Tour de Pines 2020 finale: Perfection

Another day off from work to take advantage of perfect fall weather — and this bike ride was so worth it.

I had one ride left in this year’s Tour de Pines, and I admit I wasn’t sure I wanted to do it. I’d have to drive 80 minutes to the start, at the Tuckerton Seaport Museum. We’d been in the area on last year’s Tour de Pines, and I remembered it as just being OK (aside from pedaling out to the Great Bay and seeing Atlantic City off in the distance). But a friend was determined to bike all four routes, the weather forecast was for sun and 70s, and I had vacation time to use ….

This 50-mile route was lovely, definitely better than the third ride and perhaps the best of the group. We were once again deep in the Pine Barrens, on long stretches of road with little traffic. And the fall colors were spectacular — reds and oranges amid the pine trees. Just be sure to bring your snack because there’s no place to stop, not even a Wawa in sight (unlike last year’s route). The rural deli looked closed for good (death by COVID?) and we weren’t stopping at a place advertising “legs, eggs and kegs.”

The route first took us to the Great Bay, crossing two one-way bridges, cycling past creeks and wetlands until we got to the water, sparkling in the sun.
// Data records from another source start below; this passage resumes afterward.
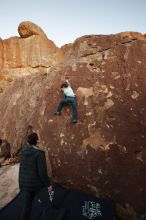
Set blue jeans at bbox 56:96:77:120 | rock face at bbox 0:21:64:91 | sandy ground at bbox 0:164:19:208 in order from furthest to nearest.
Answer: rock face at bbox 0:21:64:91 → blue jeans at bbox 56:96:77:120 → sandy ground at bbox 0:164:19:208

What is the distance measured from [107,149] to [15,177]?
8.55 ft

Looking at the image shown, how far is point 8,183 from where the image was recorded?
5.51m

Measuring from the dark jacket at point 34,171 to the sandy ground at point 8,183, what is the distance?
148 cm

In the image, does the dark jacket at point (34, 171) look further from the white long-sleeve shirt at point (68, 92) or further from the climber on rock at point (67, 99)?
the white long-sleeve shirt at point (68, 92)

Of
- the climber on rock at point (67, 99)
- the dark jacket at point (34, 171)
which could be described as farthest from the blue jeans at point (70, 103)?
the dark jacket at point (34, 171)

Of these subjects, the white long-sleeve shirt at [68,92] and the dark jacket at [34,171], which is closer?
the dark jacket at [34,171]

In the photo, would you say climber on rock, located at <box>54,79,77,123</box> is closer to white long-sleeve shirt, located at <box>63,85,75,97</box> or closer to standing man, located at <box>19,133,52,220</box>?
white long-sleeve shirt, located at <box>63,85,75,97</box>

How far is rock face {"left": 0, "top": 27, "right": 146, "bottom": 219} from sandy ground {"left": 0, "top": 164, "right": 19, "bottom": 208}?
914 millimetres

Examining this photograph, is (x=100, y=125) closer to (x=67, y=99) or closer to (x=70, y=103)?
(x=70, y=103)

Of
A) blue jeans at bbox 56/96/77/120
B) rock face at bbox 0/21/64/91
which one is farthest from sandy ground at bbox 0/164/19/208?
rock face at bbox 0/21/64/91

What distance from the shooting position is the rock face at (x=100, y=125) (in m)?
4.71

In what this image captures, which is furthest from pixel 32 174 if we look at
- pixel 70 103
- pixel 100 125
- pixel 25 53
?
pixel 25 53

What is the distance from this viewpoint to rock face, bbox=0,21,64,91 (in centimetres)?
2066

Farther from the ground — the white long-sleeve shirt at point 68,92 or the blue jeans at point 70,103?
the white long-sleeve shirt at point 68,92
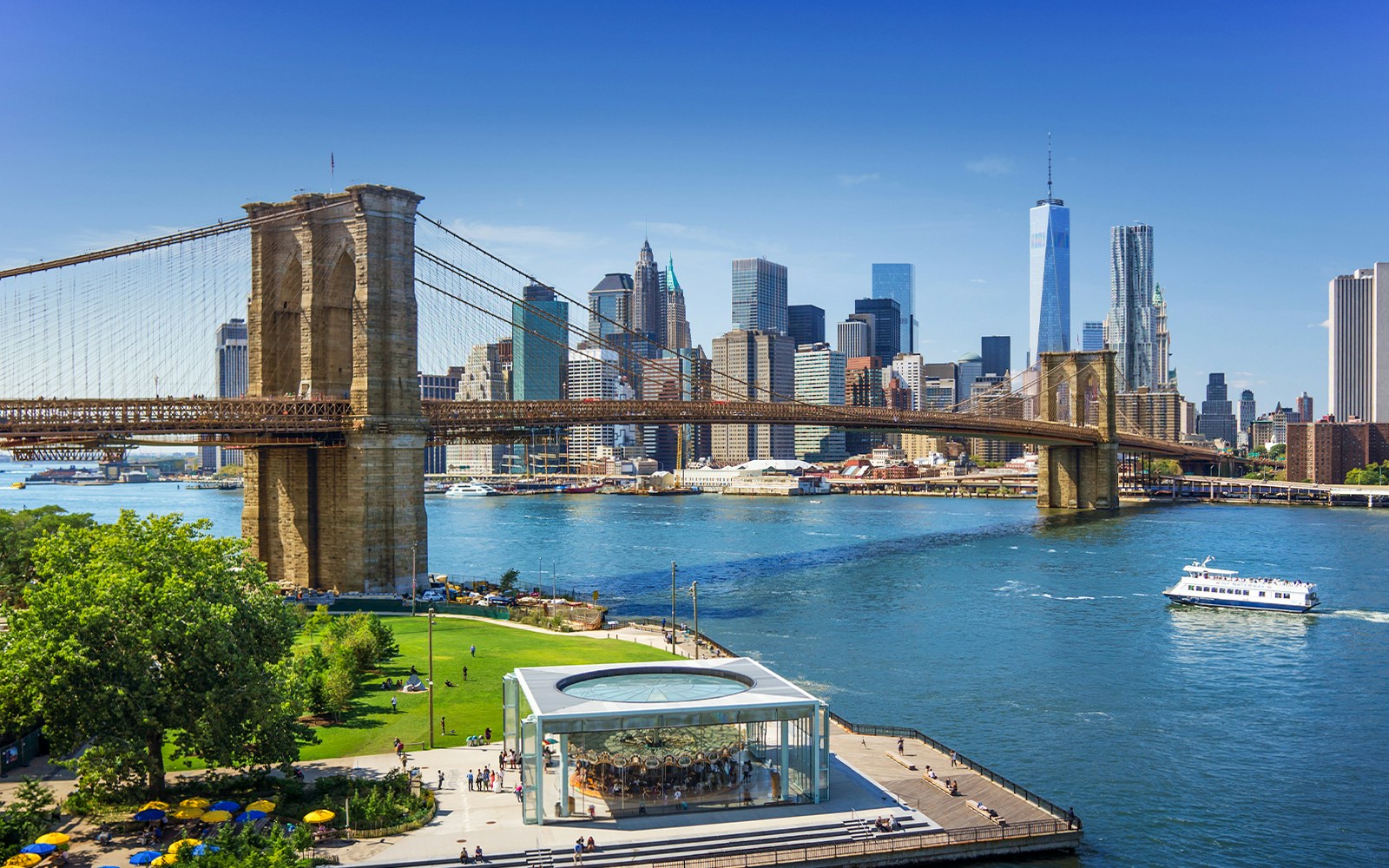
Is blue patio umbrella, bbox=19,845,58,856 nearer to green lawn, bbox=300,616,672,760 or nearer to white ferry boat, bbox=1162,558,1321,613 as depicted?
green lawn, bbox=300,616,672,760

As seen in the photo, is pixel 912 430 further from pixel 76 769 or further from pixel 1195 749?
pixel 76 769

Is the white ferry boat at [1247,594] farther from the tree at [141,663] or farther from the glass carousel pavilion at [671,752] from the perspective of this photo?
the tree at [141,663]

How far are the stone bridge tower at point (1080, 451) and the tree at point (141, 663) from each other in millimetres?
128724

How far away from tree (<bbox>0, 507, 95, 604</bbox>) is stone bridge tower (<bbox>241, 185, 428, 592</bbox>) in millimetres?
10287

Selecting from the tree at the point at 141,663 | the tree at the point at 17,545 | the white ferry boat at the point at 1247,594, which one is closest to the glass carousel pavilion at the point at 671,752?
the tree at the point at 141,663

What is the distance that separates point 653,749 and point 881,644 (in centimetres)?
2656

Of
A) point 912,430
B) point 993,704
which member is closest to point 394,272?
point 993,704

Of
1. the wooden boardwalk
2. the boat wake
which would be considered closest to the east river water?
the boat wake

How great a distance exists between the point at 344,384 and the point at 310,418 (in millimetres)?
4505

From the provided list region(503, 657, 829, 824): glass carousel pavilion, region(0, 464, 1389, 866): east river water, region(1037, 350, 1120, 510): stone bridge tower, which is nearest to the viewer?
region(503, 657, 829, 824): glass carousel pavilion

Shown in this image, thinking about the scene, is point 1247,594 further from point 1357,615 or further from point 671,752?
point 671,752

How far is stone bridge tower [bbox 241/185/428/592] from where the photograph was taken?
188 ft

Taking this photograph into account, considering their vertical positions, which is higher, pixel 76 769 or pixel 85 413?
pixel 85 413

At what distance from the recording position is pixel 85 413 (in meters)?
50.1
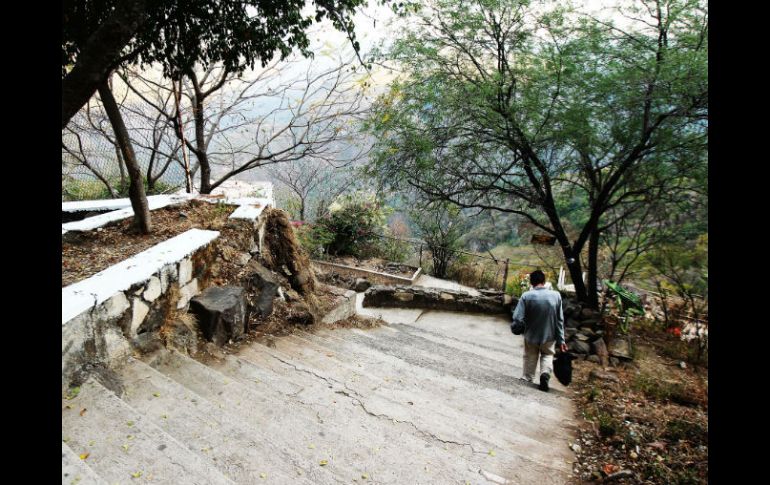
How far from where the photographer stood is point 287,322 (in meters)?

Oh, see the birds take flight.

We spotted the pink blazes of the 50-mile Batona (hiking) Trail as we biked through Bass River State Forest, then went past private campgrounds. (Public or private, give me a camping spot near the water next year.) At the eastern end of the route, we were a handful of miles off the route we took on the second ride to loop through Wharton State Park.

My friend is reading John McPhee’s “The Pine Barrens“, written amid plans to put a giant airport in the middle of this forest and its 17 trillion gallons of some of the purest drinking water in America. His book is one reason this area — a stunning 22% of densely populated New Jersey — has been preserved. He also describes the locals — the “Pineys” — and the hard lives they led. We kept an eye out for ramshackle buildings that might have been theirs and wondered how some subdivisions at the edge of the Pines came to be.

But then preserved doesn’t mean it’s all in public hands. Surprise: About half of the Pine Barrens is actually privately owned.

Author: alliumstozinnias

A gardener (along with the Brit) who has discovered there is more than hybrid tomatoes. And a cyclist.